The standards were established in 1996, when welfare reform created time limits for refugees receiving SSI payments. After coming to the U.S., legal residents must wait at least five years to apply for citizenship, a process that requires them to know some English and pay application fees unless they obtain waivers. The system is designed with loopholes in place to help the poor, elderly and disabled, who often have more difficulty learning English and coming up with the $595 naturalization fees. But the same issue that keeps refugees from passing the tests often keeps them from getting out of it: Many do not know the waivers are an option or where they can go for help. While Melanie Nezer, senior director U.S. policy and advocacy, hears from many refugees who have lost or face losing SSI payments, she says she worries more about the refugees who do not know they can reach out for support.
“These are people who don’t always have access to help,” Nezer says. “If they could reach us, we could help them, but these are people who don’t even know where to start.”
It would be better to end time limits for eligibility, advocates say, but in the meantime a one-year extension could prevent thousands of refugees from losing SSI payments. Groups say they plan to continue to lobby in the lame duck session and next year for Congress to eliminate limits on SSI eligibility for refugees.
Although efforts to extend SSI payments have not encountered serious opposition — the extension in 2008 earned bipartisan support — rights groups have had trouble getting it added to the legislative calendar. “We don’t really hear opposition, we just have difficulty getting support,” Wiley says.

- WORK ORDER 1:
According to the passage on refugee SSI time limits, how much are the naturalization fees?
- WORK ORDER 2:
Using the passage on refugee SSI time limits, explain why the citizenship system includes loopholes such as fee waivers.

- INFORMATION SUPPLIED:
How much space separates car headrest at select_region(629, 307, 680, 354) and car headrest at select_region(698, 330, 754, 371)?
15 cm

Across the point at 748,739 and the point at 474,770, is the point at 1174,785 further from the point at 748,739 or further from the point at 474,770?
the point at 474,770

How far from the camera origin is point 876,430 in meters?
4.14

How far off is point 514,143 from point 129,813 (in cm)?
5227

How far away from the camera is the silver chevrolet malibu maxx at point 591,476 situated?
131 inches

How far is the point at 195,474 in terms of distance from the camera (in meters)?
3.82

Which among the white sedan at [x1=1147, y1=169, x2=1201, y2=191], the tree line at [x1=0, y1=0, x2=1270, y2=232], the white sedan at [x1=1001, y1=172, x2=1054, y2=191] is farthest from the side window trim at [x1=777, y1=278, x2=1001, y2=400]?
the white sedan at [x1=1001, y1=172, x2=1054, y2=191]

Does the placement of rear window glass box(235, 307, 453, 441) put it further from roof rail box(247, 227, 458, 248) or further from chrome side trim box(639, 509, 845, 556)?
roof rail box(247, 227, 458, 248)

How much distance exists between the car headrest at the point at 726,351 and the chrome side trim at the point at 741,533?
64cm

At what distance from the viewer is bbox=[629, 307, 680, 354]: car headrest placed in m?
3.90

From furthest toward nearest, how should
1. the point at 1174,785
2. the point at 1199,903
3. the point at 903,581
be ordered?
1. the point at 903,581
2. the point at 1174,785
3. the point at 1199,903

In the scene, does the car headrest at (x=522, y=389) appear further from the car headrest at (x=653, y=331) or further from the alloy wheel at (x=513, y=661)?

- RESPONSE AREA 1:
$595

- RESPONSE AREA 2:
The loopholes are there to help the poor, elderly and disabled. These groups often have more difficulty learning English and coming up with the $595 naturalization fees.